Edges of Dark Water begins with Sue Ellen and Terry discovering the body of one of the other girls their age: May Lynn. May Lynn was beautiful and spirited, with the impossible dream of getting to Hollywood. Her untimely death (she was found wired to a sewing machine at the bottom of a lake) shocks the teenagers out of their daily routine of survival.

The kids sublimate their grief by making a mad pact to take May Lynn's ashes to Hollywood. Sue Ellen expects her friends to forget it and move on, but then a series of family revelations (and the general reinforcement of how awful their lives are) galvanizes her into action. Sue Ellen, Jinx, Terry and Sue Ellen's slightly-fried mother pile onto an old raft and push themselves down the Sabine River. They're aiming for Hollywood, but will settle for "away".
★ ★ ★ ★ ★
> QUESTIONS ON THE MATERIAL:
• 1. According to the passage about Edges of Dark Water, where was May Lynn's body found?
• 2. Shorten the paragraph beginning "The kids sublimate their grief" from the passage about Edges of Dark Water into a brief list that keeps its main facts.
• 3. Write out the passage about Edges of Dark Water from "Edges of Dark" to "routine of survival.", swapping "teenagers" for "young people".
★ ★ ★ ★ ★
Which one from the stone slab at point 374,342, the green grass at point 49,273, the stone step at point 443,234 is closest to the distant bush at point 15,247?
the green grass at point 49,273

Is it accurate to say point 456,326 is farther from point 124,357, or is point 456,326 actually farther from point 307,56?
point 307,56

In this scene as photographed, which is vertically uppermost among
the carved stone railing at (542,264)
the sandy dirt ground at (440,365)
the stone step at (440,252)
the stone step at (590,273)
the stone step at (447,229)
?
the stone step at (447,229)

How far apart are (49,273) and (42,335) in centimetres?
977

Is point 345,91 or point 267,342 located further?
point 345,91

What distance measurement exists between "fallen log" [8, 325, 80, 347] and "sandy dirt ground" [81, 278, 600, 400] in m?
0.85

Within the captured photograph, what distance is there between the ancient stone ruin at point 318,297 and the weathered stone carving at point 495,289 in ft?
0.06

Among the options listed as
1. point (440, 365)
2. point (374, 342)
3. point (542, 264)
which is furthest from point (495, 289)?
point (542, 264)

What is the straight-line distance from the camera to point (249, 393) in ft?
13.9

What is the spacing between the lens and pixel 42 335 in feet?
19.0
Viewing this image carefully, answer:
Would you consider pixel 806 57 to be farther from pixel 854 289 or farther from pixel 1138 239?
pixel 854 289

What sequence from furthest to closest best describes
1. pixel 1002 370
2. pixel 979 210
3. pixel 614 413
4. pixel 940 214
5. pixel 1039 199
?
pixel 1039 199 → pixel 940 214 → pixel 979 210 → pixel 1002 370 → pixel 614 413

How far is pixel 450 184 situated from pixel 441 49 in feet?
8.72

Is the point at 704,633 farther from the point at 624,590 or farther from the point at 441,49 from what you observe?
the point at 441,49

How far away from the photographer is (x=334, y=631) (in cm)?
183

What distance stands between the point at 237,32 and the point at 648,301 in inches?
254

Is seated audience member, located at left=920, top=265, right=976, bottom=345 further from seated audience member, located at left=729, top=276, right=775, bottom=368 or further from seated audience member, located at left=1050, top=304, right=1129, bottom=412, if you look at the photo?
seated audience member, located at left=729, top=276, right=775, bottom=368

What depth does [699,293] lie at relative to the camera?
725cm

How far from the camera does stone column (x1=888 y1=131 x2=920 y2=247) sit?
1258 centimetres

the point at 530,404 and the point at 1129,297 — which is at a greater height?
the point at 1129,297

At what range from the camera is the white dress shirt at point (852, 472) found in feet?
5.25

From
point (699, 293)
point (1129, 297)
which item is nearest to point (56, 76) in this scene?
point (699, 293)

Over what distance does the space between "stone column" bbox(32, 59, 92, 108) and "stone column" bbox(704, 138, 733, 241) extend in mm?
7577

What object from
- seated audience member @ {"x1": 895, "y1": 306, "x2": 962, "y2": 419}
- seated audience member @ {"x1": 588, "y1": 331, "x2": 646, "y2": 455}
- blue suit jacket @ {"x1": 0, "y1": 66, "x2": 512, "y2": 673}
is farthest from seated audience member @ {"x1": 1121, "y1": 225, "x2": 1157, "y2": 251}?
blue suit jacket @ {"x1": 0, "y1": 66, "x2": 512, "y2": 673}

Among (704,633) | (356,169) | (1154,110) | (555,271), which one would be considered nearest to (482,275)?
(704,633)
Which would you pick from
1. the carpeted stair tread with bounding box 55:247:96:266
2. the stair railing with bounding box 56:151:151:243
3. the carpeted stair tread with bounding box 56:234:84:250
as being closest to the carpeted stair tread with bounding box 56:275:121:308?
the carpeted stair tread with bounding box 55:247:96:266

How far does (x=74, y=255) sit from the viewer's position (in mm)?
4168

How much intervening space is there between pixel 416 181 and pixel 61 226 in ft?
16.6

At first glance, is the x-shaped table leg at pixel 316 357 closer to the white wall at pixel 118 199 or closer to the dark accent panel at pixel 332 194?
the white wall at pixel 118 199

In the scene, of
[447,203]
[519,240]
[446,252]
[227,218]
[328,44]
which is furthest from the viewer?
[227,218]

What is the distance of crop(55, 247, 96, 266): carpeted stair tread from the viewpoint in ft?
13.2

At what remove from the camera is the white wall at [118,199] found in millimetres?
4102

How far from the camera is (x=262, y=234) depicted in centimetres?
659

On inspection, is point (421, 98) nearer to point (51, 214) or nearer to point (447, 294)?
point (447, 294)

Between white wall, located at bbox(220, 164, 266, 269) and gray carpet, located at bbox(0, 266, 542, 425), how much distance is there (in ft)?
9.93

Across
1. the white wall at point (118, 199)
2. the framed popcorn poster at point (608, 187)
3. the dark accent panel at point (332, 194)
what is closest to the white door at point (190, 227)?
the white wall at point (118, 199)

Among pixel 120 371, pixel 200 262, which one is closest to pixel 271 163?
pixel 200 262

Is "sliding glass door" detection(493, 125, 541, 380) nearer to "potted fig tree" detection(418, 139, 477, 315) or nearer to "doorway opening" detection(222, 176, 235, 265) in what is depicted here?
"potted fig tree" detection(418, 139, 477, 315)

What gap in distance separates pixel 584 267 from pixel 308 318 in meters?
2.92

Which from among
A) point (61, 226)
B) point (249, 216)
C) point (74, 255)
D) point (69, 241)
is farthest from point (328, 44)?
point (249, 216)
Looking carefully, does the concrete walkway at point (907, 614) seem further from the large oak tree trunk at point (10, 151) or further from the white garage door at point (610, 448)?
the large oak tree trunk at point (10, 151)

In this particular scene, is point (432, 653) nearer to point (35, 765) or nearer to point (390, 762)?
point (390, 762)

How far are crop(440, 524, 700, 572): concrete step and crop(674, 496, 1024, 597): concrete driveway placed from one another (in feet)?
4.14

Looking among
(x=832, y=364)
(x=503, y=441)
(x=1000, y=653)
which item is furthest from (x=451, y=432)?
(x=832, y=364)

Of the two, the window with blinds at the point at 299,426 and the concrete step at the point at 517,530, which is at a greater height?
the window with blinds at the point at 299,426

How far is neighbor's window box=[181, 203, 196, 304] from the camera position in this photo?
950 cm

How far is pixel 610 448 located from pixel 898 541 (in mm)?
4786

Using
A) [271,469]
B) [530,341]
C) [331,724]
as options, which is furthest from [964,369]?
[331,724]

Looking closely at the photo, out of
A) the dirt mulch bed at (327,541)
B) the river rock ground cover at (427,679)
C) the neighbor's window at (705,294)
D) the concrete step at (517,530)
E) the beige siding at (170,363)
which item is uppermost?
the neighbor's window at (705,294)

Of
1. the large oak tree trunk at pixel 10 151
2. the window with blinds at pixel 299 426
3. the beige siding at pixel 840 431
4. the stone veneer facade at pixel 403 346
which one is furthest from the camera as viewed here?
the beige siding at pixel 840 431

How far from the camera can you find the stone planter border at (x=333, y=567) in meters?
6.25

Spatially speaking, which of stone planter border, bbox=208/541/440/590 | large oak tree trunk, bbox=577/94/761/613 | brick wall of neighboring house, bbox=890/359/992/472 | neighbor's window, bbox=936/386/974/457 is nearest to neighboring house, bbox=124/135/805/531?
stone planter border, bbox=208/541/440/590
★ ★ ★ ★ ★
> RESULTS BY TASK:
• 1. She was found wired to a sewing machine at the bottom of a lake.

• 2.
- The kids cope with their grief by making a pact to take May Lynn's ashes to Hollywood.
- Sue Ellen expects the others to drop the idea, but family revelations and reminders of how awful their lives are push her to act.
- Sue Ellen, Jinx, Terry and Sue Ellen's mother set off down the Sabine River on an old raft.
- They are aiming for Hollywood but will settle for getting "away".

• 3.
Edges of Dark Water begins with Sue Ellen and Terry discovering the body of one of the other girls their age: May Lynn. May Lynn was beautiful and spirited, with the impossible dream of getting to Hollywood. Her untimely death (she was found wired to a sewing machine at the bottom of a lake) shocks the young people out of their daily routine of survival.